Schizophrenia is a disease and not a spiritual condition, although undoubtedly this disease affects the individual in all his being, including his soul. It is necessary to understand that it is not necessary to be an expert in order to be of help and, as will be seen later, in the process of counseling and accompaniment of those suffering from schizophrenia should be involved as many members of the local church as possible. The first thing we should do is to urge that you are under the care and supervision of a psychiatrist. The fact that there is continuity in the treatment makes it possible to talk with the patient who is better able to receive help. Another factor to keep in mind is that there is a need for the company in the adaptation process. It must be remembered that many schizophrenics debut with hallucinations or delusions, so they are hospitalized in psychiatric institutions. It is in the process of going back home and learning to live with this crippling chronic disease that it is necessary for the church to be present. This is where the resources that God has given us as a community are of incredible benefit. Our God has placed in the church individuals with different gifts for the edification of his body. In cases with schizophrenia, it is where the mercy and contention of the congregation must sustain the patient. Here applies the exhortation made by Paul in the first letter to the Thessalonians: "And we exhort you, brethren, to admonish the undisciplined, encourage the discouraged, support the weak and be patient with all" (1 Thessalonians 5: 14). Another issue to keep in mind is that the person, despite being incapacitated by his illness, is still a sinner who must be warned and who is in the process of sanctification. The fact that he has been diagnosed with schizophrenia does not make him morally irresponsible before God. He or she needs the rebuke or timely advice from the people around them with the goal of advancing their maturation process in the Christian life. Schizophrenia is a disease that has disabled you, but this does not give you an excuse or a free pass to behave as you want.
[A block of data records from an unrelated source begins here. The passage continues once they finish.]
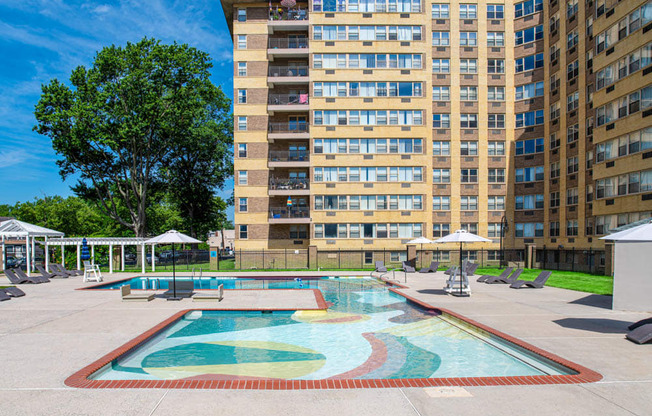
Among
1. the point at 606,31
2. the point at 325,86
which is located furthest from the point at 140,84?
the point at 606,31

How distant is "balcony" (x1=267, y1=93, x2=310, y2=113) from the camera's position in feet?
134

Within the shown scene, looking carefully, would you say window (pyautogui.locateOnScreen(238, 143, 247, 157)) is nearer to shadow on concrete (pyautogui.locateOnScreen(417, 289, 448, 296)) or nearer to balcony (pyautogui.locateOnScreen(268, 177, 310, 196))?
balcony (pyautogui.locateOnScreen(268, 177, 310, 196))

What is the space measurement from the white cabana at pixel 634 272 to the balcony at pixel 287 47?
35762 millimetres

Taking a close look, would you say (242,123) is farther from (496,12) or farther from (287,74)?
(496,12)

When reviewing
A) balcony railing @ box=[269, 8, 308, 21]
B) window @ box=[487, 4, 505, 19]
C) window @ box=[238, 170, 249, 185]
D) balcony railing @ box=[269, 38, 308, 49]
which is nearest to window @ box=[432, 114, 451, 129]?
window @ box=[487, 4, 505, 19]

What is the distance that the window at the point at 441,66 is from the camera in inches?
1710

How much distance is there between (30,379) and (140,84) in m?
35.2

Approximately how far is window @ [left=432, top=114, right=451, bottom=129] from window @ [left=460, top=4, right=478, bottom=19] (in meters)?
10.3

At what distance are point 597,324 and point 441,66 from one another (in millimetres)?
35932

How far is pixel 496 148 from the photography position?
4366 cm

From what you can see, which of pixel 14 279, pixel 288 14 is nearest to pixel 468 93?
pixel 288 14

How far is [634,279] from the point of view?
34.4ft

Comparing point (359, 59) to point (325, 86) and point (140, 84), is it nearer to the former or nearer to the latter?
point (325, 86)

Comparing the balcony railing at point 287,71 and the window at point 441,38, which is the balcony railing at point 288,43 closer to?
the balcony railing at point 287,71
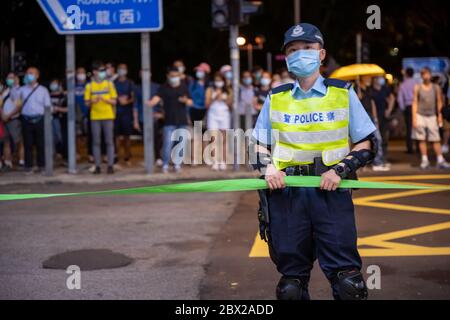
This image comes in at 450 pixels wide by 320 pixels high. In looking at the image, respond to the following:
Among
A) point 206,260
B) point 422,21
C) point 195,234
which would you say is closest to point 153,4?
point 195,234

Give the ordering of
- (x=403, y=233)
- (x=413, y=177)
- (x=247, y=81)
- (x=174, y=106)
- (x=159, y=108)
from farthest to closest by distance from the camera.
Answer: (x=247, y=81) → (x=159, y=108) → (x=174, y=106) → (x=413, y=177) → (x=403, y=233)

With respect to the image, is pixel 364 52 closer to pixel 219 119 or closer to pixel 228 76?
pixel 228 76

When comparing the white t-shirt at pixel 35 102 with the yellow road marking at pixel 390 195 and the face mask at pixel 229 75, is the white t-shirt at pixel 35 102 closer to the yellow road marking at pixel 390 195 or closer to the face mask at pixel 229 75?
the face mask at pixel 229 75

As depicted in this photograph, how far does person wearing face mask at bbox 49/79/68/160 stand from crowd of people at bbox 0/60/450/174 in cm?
2

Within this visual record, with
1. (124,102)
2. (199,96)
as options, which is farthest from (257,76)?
(124,102)

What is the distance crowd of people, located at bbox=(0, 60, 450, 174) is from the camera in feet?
47.2

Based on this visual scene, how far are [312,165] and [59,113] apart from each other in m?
12.9

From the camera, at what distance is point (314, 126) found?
439 cm

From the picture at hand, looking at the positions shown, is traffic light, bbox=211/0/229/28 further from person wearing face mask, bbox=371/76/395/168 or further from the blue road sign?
person wearing face mask, bbox=371/76/395/168

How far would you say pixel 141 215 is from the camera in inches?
389

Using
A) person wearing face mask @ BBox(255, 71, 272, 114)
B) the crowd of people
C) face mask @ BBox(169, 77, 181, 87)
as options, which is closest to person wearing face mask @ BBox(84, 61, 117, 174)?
the crowd of people
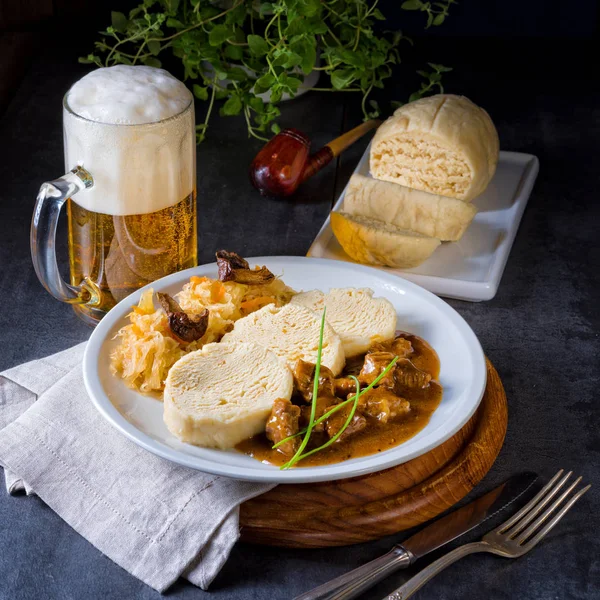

The conclusion that has been gained from studying and analyzing all the material on schizophrenia is that it is a disease that in fact is not yet known enough, and for which no cure has been found or is believed to be non-existent.

The schizophrenics are people who can lead a normal life like others, but you never know to what extent they have another world around which other are not really aware, they see, they hear, they are not and that is something that intrigues a lot, that’s why I wanted to do this job.

They are people who need a lot of help from the health staff as well as in their own home with their family and friends, you need understanding and patience, and above all, be alert to any situation as they sometimes feel intimidated or persecuted for no reason.

But with help, support and a lot of love and above all faith, everything can be done, and we must not forget that they are people and that they are not aware, since all the experiences that live because of the disease live them as real.